Campus News

Sabrina Smiley earns NCI diversity award to continue research on tobacco marketing

Department of Population and Public Health Sciences June 24, 2020
Sabrina-Smiley

Sabrina Smiley grew up in Selma, Alabama, fully aware of its importance in the civil rights struggle in this country.
“I feel like my passion for health equity and social justice stems from me being from Selma,” she said of the city where, in 1965, black voting-rights activists led by John Lewis and Hosea Williams marched across the Edmund Pettus Bridge, resulting in a brutal crackdown by white police. It came to be called “Bloody Sunday,” and two days later Dr. Martin Luther King Jr. led a much larger march that helped lead to the passage of the Voting Rights Act of 1965.
“Selma is a key city in the history of the civil rights movement,” Smiley said, adding: “I love being from the South. I feel like it’s given me a solid foundation to persevere in some really difficult situations. My generation looks to uphold the legacy of the civil rights movement.”
Smiley’s parents were both longtime educators — her late father Howard Smiley a high school science teacher, her mother Naomi Hollis-Smiley an elementary school math teacher — and “together they instilled in me the value of education, a strong work ethic, and a sense of community responsibility,” Smiley said. But as she grew up and kept advancing in her education, being the first member of her family to earn a PhD, she realized how many built-in obstacles were in her way. “Establishing an independent research career can be intimidating,” she said. “How do you develop a grant proposal? How do you develop a budget? How do you hire staff? So you need a network of support.”
Smiley, PhD, MPH, MCHES and an assistant professor of research in the Department of Population and Public Health Sciences and the Institute for Health Promotion and Disease Prevention Research (IPR) at the Keck School, is getting that support. She earned a Diversity Supplement grant from the National Cancer Institute to continue her research on the marketing of tobacco products.
“Diversity supplements are important for underrepresented early-career investigators, because they break down the institutional and economic barriers that prevent us from competing for NIH funding,” Smiley said, “so it’s also important to have a good mentoring team and a good university to invest in you.”

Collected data

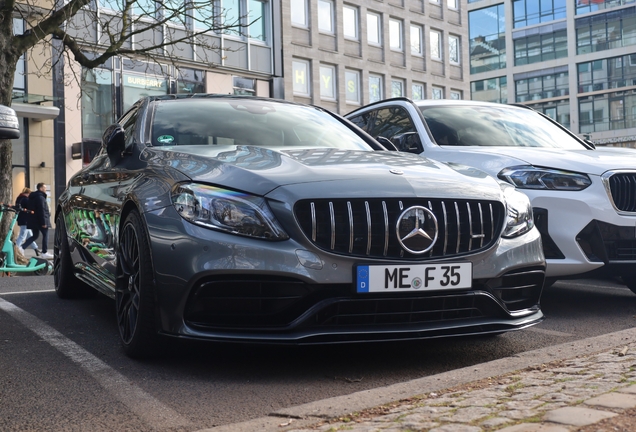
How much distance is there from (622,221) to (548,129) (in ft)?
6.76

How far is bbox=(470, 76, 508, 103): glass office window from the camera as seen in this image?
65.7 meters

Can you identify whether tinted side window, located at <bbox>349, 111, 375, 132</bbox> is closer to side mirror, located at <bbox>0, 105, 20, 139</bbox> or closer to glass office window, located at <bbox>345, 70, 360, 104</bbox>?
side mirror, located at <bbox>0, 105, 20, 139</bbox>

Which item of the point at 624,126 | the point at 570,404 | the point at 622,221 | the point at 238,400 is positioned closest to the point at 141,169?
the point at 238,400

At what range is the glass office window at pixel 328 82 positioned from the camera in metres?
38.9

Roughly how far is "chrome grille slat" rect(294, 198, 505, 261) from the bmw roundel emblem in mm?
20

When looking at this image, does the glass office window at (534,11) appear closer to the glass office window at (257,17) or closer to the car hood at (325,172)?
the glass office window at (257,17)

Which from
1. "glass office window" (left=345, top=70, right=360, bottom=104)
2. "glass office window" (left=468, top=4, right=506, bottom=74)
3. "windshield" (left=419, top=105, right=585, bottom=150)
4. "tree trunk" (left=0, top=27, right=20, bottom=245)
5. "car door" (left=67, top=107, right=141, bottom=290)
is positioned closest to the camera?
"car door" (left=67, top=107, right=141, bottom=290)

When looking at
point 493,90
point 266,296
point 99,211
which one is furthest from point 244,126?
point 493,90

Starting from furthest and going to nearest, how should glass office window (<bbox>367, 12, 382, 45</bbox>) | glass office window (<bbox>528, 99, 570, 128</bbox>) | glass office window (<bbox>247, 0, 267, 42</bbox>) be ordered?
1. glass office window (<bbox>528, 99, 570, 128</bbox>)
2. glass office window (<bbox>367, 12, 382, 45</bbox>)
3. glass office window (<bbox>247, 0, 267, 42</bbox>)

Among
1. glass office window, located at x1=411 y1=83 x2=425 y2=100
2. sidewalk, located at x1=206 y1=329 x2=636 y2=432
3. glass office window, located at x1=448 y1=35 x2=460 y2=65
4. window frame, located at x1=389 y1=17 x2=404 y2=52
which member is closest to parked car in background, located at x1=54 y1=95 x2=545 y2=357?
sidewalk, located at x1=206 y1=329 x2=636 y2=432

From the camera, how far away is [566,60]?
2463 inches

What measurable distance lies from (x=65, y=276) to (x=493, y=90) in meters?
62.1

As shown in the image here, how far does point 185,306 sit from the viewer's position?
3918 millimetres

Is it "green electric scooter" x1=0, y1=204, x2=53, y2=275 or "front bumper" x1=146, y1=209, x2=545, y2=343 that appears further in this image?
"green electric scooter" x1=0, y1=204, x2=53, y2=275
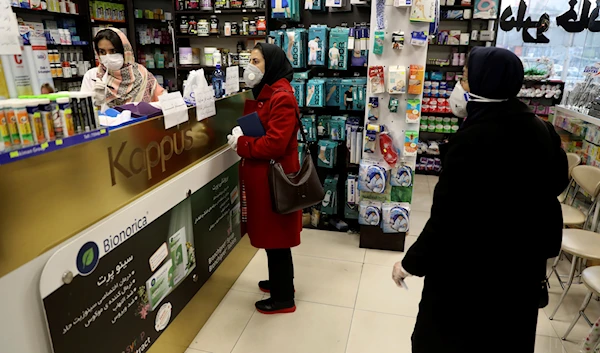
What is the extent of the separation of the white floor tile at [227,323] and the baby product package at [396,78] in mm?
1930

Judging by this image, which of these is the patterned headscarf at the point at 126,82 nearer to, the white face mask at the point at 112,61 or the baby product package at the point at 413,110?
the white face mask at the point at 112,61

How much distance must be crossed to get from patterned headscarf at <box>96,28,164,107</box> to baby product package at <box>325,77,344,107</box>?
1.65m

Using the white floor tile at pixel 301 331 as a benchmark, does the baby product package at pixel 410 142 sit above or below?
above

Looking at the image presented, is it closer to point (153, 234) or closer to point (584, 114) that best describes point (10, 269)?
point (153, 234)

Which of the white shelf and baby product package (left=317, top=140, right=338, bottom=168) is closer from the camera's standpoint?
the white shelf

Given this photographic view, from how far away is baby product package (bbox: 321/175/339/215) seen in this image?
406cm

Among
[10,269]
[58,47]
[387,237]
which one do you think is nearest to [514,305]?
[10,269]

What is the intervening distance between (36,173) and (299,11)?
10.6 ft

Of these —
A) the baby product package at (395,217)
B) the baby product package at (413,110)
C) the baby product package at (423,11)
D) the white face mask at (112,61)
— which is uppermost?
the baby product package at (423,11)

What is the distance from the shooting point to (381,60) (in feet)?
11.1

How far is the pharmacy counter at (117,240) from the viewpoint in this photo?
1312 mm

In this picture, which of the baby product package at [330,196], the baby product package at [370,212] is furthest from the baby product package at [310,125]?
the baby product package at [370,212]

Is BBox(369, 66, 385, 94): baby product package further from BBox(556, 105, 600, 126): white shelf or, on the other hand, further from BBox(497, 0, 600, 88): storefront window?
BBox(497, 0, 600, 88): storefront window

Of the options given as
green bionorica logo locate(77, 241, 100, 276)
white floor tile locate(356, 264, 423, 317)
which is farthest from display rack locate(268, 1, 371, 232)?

--

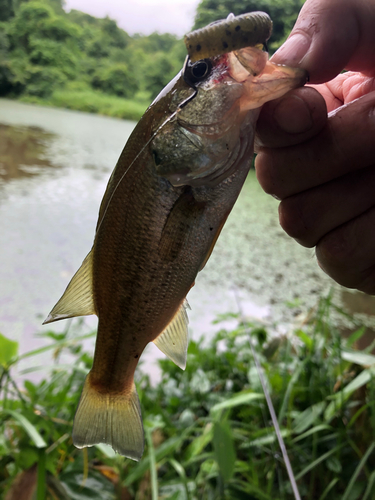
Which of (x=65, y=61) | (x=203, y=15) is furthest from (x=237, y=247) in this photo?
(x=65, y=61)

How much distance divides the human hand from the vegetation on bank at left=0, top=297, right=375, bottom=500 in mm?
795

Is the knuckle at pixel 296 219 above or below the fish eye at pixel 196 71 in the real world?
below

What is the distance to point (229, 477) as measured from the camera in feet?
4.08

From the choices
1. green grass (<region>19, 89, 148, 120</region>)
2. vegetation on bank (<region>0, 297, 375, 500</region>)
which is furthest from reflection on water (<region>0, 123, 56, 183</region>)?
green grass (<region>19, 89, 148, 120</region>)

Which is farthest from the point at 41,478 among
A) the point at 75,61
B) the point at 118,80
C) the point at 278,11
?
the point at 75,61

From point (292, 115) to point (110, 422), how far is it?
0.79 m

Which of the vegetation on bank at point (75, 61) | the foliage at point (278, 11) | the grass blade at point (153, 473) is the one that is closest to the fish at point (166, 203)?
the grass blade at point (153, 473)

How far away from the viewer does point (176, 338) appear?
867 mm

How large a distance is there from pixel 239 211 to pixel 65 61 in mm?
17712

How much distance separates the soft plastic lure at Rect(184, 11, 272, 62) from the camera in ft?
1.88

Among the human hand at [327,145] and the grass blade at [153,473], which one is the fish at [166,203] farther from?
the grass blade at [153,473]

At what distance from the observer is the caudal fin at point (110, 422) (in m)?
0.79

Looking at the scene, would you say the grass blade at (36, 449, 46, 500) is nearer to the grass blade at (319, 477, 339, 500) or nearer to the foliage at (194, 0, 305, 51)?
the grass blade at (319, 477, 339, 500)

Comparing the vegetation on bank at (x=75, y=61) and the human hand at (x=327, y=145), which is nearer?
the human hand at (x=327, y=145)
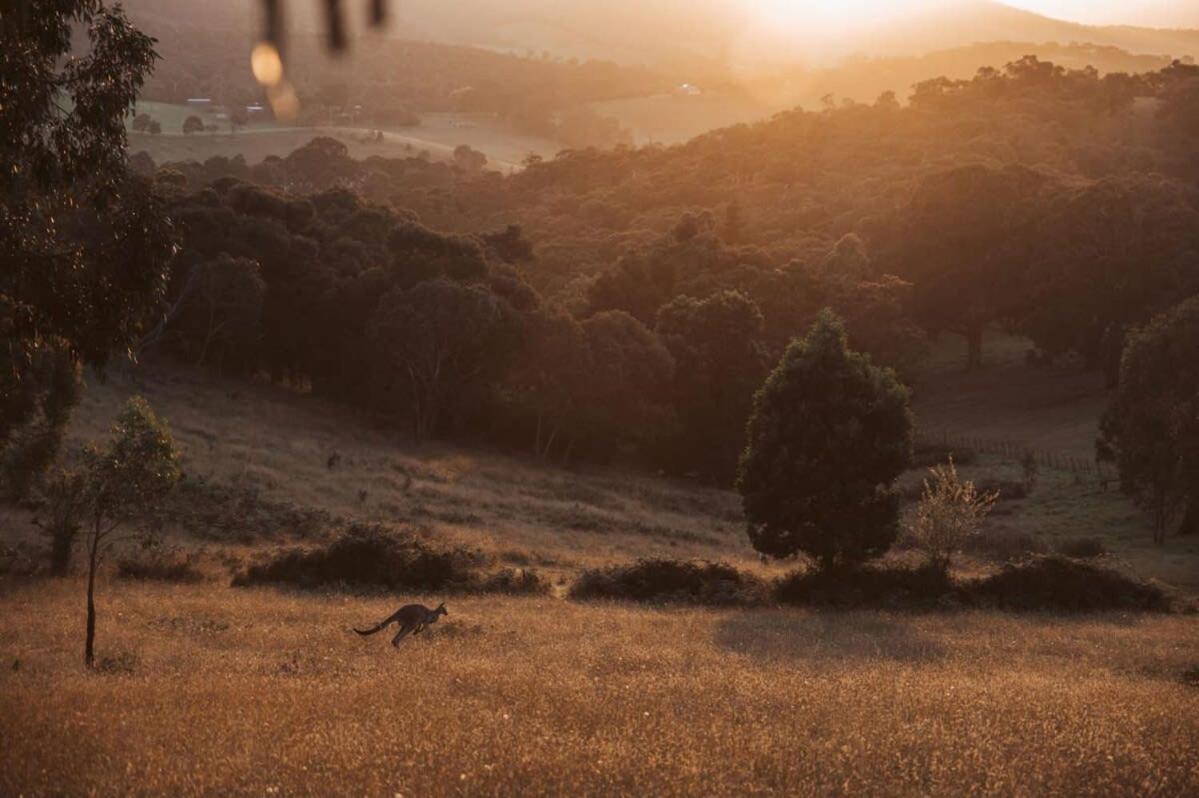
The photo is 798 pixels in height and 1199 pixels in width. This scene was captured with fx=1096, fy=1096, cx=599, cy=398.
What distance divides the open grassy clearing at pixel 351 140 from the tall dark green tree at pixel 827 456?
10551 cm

### Exercise directions
Could you proceed with the article on Sabrina Smiley's NCI diversity award, picking up right after its last sentence? You don't need the collected data for this.

### Written reply
The Keck School has been that place for Smiley. At the school’s Tobacco Center of Regulatory Science (TCORS), she not only investigates neighborhood racial and ethnic disparities in tobacco marketing, she’s examining the interplay between federal tobacco regulation, retailer compliance, and consumer behavior. The grant will provide Smiley research funding support to:

  • describe marketing practices of local vape shops in multiple racial/ethnic neighborhoods in Los Angeles, and to examine parallels with online marketing practices.
  • examine vape shop employees’ perceptions of their customers’ preferences pertaining to how hypothetical (but possible) federal regulations in product and marketing characteristics impact product appeal, perceived anticipated future purchases, and use of vaping devices and combustible tobacco products.

“Being awarded this Diversity Supplement means that I will also be able to gain additional training in tobacco regulatory science and successfully compete for an NCI K22 grant that will further launch me into an independent research career.”
“Dr. Smiley has been exceptionally productive since she joined the scientific team in the Tobacco Center for Regulatory Sciences,” said Lourdes Baezconde-Garbanati, PhD, MPH, a professor of preventive medicine and co-PI (alongside Steve Sussman, PhD) of the Diversity Supplement parent grant. “She has written numerous papers providing insights into the tobacco retail environment in African American, American Indian and other vulnerable communities. One of her papers examining the specific targeting of women and girls by the tobacco industry is likely to be quoted for years to come.”
Smiley said tobacco is a social justice issue, “given my interest and commitment to reducing health disparities around tobacco use.
“While more black smokers want to quit and make more quit attempts than white smokers, they successfully quit at a lower rate. These disparities may be influenced by various factors, including the use of menthol cigarettes, which are disproportionately marketed in black neighborhoods compared to noncombustible tobacco products, and which approximately 80 percent of black smokers prefer. So we need policy interventions that restrict the sale of these products, but we also need behavioral interventions that are culturally specific in order to reduce disparities and health outcomes around tobacco use. That is the overarching goal of my research program.”